## Task to complete
Reproduce the data below word for word, keeping every line and number unchanged.

## Exercise input
☆ ☆ ☆ ☆ ☆ ☆ ☆

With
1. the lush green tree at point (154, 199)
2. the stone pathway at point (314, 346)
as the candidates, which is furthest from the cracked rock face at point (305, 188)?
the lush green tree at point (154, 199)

☆ ☆ ☆ ☆ ☆ ☆ ☆

## Correct result
With
1. the lush green tree at point (154, 199)
2. the stone pathway at point (314, 346)
as the candidates, which is furthest from the cracked rock face at point (305, 188)?
the lush green tree at point (154, 199)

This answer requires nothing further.